The minister’s comments came after he toured BAMSI recently with Parliamentary Secretary in the Ministry Leonardo Lightbourne, who is also the Member of Parliament for North Andros and the Berry Islands, Permanent Secretary Joel Lewis and other ministry officials.

“It was important for us to tour BAMSI to get a sense of what has been accomplished or what hasn’t been accomplished, and getting to a point where that institute could really be what the intention was during the Christie Administration. We want to get to a point where we are not competing with farmers but we are assisting them with knowledge, expertise, supplies and they could really be a part of this national effort to feed ourselves,” he said.
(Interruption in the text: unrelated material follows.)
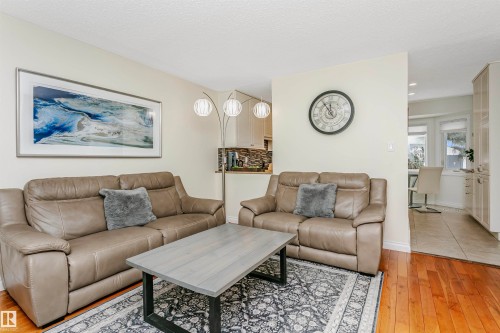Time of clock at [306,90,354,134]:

“It was heart wrenching what we viewed. The structures are there but unfortunately it seems that it has been neglected over the last five years. Simple things such as providing electricity to the institute hasn’t been accomplished and it seems that it has just been sitting there dormant. It reminded me of the ghost cities in China where they built cities and just leave them. My intention is to revive the vision for that institute by first providing electricity for the campus.”

Currently, the campus is using generators to provide power. BAMSI is also renting units for students to live in. “Once we get that university up and running, we can invite other universities such as the University of Miami to see what we are doing and we can take more students. Currently,

the dorms are 95 percent complete. Once we get that completed, we can really start the city in North Andros with the intention of what it really was supposed to do and that alone will bring economic impact,” Minister Sweeting said. The aquaculture and live farms are also suffering because of lack of electricity, according to the minister.

Minister Sweeting also visited the Packing House and a government mechanical shop that also requires electricity. He added that he is also looking to modernize several areas at the packing house.

“I spoke with the staff there about not only processing the products, but also canning and bottling products that they can sell,” Minister Sweeting said. While he noted that BAMSI has the manpower to be successful, the institute should be restructured.

“We met with the staff and got a general consensus of their concerns. They want some direction and they want to see BAMSI succeed. Once we provide the proper direction and the right management structure it should run efficiently. That was the concern that a lot of the staff had there – that there didn’t seem to be enough structure. Once we do that, we can really provide something extraordinary,” Minister Sweeting said. BAMSI officially opened its doors in 2014.